The Oroshi tribe is an Albanian tribe and one of the bajraks of the ethnographic Mirdita region in northern central Albania. The Oroshi tribe was one of the three traditional bajraks of Mirdita, which has now increased to five.

== Geography ==
Oroshi tribal territory is situated on the left (south and south-eastern) bank of the Lesser Fan River in the Mirdita region. Oroshi territory borders the Kushneni tribe to the west, the Spaçi and Fani tribes to the north, the Lurë tribe to the east, and the Kthella and Selita tribes to the south. The mains ettlements of the Oroshi tribe are Orosh and Mashtërkor.

== Origins ==
The ancestral father of the Oroshi tribe was Mark Biba, son of Bib Kola. Mark was the brother of Dodë Biba, the ancestral father of the Spaçi tribe, and Gjin Biba, the ancestral father of the Kushneni tribe. As such, the Oroshi tribe was one of the three traditional bajraks of Mirdita before the number increased to five. All three sons hailed from the Pashtrik region near Gjakova in Kosovo, from where they migrated to what is now Oroshi tribal territory in Mirdita.

The Oroshi also contain some anas (indigenous) brotherhoods that are not descended from Mark Biba, such as the Skanda and the Çoku. The Çoku consist of a local branch that originates from Pal Çoku of Çokaj near Lajthiza as well as the Pulaj brotherhood of the Selita tribe.

== History ==
The term 'Oroshi' is first mentioned as Orosci in an Italian report in 1671. It is further mentioned as Orosci, Orossi or in a variety of maps and ecclesiastical reports in 1688 with 30 homes, 1689 and 1703. At one point in time, the Oroshi tribe practiced semi-nomadic transhumance, living in mountain settlements only during the summer. Such settlements include Nënshejti and Lajthiza, which eventually became permanent year-round settlements for some families but remained summer settlements (or thana verore) for others. The winter settlements of the Oroshi consisted of Bukmirë, Qafëmollë, Livadhes, the western half of Ndërfushaz and half of Shpërdhazë.

In 1881, it was recorded with 1,500-1,800 members, and in 1895, they were recorded with 80 homes.
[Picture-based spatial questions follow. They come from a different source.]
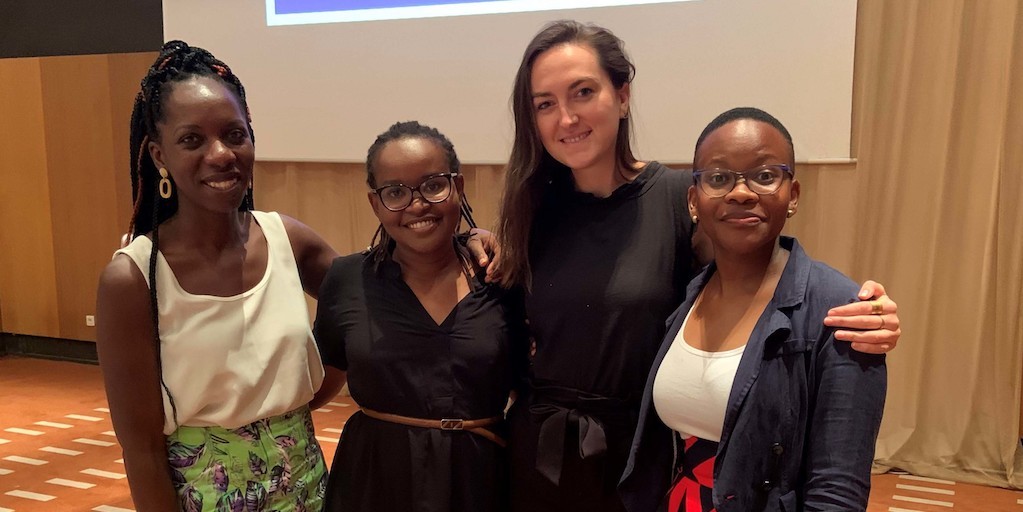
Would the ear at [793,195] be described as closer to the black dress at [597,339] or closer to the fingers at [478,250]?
the black dress at [597,339]

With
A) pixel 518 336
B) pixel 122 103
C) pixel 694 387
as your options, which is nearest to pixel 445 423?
pixel 518 336

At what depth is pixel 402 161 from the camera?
1.73 meters

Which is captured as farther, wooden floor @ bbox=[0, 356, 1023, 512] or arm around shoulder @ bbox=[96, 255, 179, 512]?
wooden floor @ bbox=[0, 356, 1023, 512]

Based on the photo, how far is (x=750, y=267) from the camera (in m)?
1.41

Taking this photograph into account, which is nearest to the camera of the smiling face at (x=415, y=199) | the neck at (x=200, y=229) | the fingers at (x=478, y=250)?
the neck at (x=200, y=229)

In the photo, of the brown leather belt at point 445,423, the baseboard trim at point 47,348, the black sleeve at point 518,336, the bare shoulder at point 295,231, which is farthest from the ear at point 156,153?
the baseboard trim at point 47,348

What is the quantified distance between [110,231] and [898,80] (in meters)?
5.07

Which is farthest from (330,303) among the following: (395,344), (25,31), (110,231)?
(25,31)

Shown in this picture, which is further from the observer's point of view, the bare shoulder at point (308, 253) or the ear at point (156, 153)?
the bare shoulder at point (308, 253)

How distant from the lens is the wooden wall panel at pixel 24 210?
5.73 m

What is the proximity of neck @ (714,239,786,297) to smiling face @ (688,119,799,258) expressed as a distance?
31 millimetres

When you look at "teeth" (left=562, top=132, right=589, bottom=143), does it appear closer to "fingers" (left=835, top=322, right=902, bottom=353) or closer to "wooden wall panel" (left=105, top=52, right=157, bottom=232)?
"fingers" (left=835, top=322, right=902, bottom=353)

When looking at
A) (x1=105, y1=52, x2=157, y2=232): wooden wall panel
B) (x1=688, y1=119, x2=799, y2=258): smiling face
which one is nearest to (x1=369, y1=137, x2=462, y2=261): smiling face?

In an Austro-Hungarian census taken in Albania during 1918, the Oroshi tribe were recorded as having 156 households with a total of 1,160 inhabitants. This consisted of the settlement and surroundings of Orosh.

The settlement of Orosh was home to the "princes" of Mirdita, the Gjomarkaj (or Gjonmarkaj) family which held hereditary leadership over the tribes of Mirdita up until World War II and the ensuing Communist period of Albania, and was thus considered the capital of the Mirdita region where issues of tribal importance were discussed. This, along with the fact that the other leading local authority in Mirdita (the abbot of the Abbey of Saint Alexander) was also in Orosh, allowed the Oroshi to maintain their importance in the region despite being the least numerous of the tribes of Mirdita.

== Religion ==
The Oroshi tribe is traditionally an entirely Catholic tribe. Its patron saint is Saint Alexander (Shën Llesh), to whom the most notable church in Mirdita - the old Abbey of Saint Alexander - was dedicated. This abbey is located in the settlement of Orosh and was first mentioned in 1313, supposedly having been founded by the Benedictines and the Basilians.

== Relation with other tribes ==
Due to the fact that the Oroshi tribe is one of the original three bajraks of Mirdita alongside the Kushneni and Spaçi tribes, members of the three tribes are consanguineous and therefore do not intermarry with each other. Members of the Oroshi can, however, intermarry with members of the Dibrri or Fani, the other two bajraks of Mirdita. In the 1860s, it was noted that although the Oroshi tribe had the lowest population and manpower of all the tribes in Mirdita, they still held general command over all of the bajraks of Mirdita. Historically, the Oroshi and the neighbouring Lura tribe had many conflicts over their borders, which ultimately created a rivalry between the two. Nonetheless, the two tribes also engaged in regular diplomatic relations, marrying women from one another's tribes even after the conversion of the majority of Lura to Islam.